The Bata Shoe Museum
The Bata Shoe Museum was opened in 1995 to display the extraordinary range of footwear collected by Sonja Bata, a member of the eponymous shoe manufacturing family, a worldwide concern that sells footwear in 60 countries. To be sure her collection was seen to best effect, Sonja had the prestigious contemporary Canadian architect Raymond Moriyama design the building – an angular modern affair complete with unlikely nooks and crannies created to look like a chic shoebox.
The collection is spread over several small floors and features three special exhibitions developing a particular theme, as well as regularly rotated items selected from the museum’s substantial permanent collection. More than a temple to fashion, the museum treats shoes as important ethnological pieces, illustrating not only changes in technology, but also shifting values and attitudes.

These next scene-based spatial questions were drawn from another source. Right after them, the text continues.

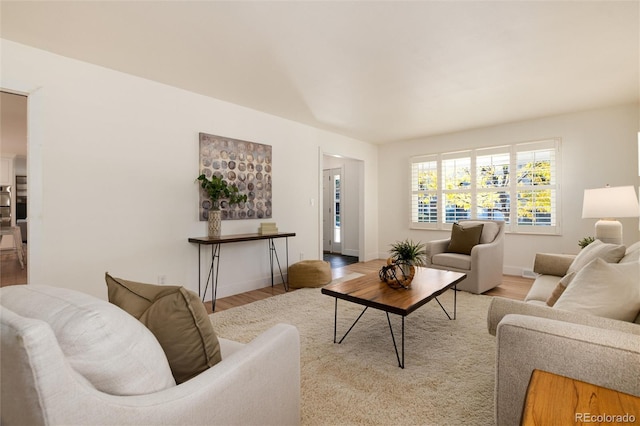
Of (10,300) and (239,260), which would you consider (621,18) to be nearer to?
(10,300)

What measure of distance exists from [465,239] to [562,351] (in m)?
3.23

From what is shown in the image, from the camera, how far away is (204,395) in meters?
0.86

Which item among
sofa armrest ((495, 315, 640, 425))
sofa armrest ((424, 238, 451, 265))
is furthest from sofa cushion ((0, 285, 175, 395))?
sofa armrest ((424, 238, 451, 265))

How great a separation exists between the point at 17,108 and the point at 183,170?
2626 millimetres

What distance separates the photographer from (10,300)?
→ 82 cm

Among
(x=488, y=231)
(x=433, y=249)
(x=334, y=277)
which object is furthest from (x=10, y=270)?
(x=488, y=231)

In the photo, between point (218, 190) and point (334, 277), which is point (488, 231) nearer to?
point (334, 277)

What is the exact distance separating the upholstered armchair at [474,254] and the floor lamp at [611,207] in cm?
98

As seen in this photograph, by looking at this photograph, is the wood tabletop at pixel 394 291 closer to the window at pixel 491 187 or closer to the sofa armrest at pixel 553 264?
the sofa armrest at pixel 553 264

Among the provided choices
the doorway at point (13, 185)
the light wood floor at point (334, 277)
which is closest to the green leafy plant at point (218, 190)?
the light wood floor at point (334, 277)

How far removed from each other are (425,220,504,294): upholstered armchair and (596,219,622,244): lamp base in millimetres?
991

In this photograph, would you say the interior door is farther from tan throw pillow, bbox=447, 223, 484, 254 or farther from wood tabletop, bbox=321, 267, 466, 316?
wood tabletop, bbox=321, 267, 466, 316
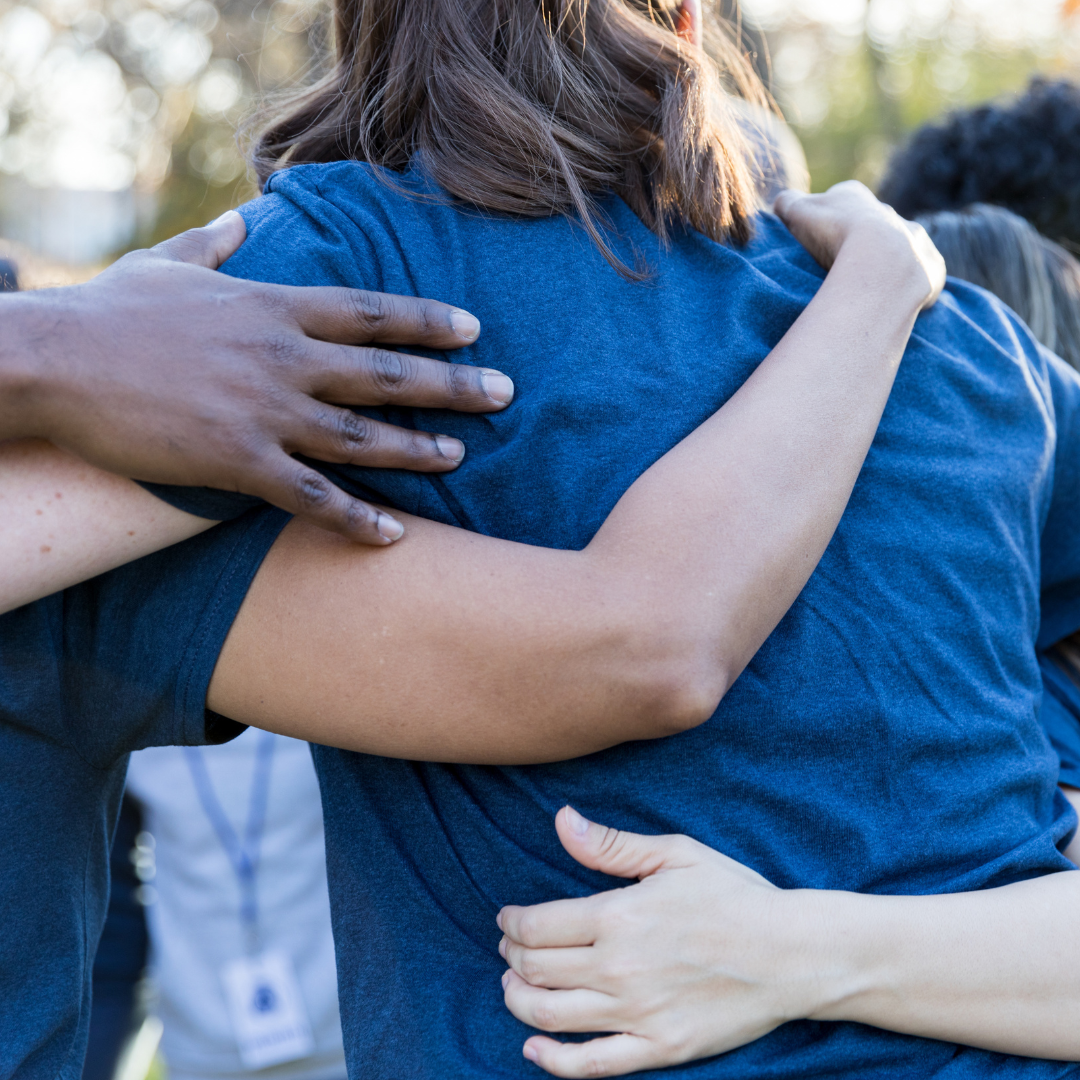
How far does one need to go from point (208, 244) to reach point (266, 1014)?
7.13ft

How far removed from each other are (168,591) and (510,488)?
1.38 feet

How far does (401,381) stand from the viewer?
3.81 feet

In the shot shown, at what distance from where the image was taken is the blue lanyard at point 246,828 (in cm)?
270

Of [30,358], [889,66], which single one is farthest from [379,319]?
[889,66]

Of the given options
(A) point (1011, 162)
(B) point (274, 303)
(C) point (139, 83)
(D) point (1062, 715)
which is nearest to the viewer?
(B) point (274, 303)

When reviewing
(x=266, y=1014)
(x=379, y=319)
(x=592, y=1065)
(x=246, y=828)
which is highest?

Entire ways of life can be gleaned from the design of these beautiful objects, from climate and profession to gender and religion. One fixed feature in the museum is the exhibition entitled “All About Shoes,” which provides the visitor with an overview of the functions and evolution of footwear. It begins with a plaster cast of the earliest known footprint, discovered 4,000,000 years after it was made in Tanzania, and has an interesting section on medieval pointed shoes.
A second permanent feature is the section on celebrity footwear. This displays all kinds of eccentric performance wear, including Marily Monroe’s red stiletto heels, a pair of Elton John’s platforms and Michael Johnson’s gold lame sprinting shoes.
There is also a display of unusual and improbable footwear including unique French chestnut-crushing boots, Venetian platform shoes dating from the 16th century, and a pair of US army boots made for use in the Vietnam War, whose sole is shaped to imitate the footprint of an enemy Vietcong irregular.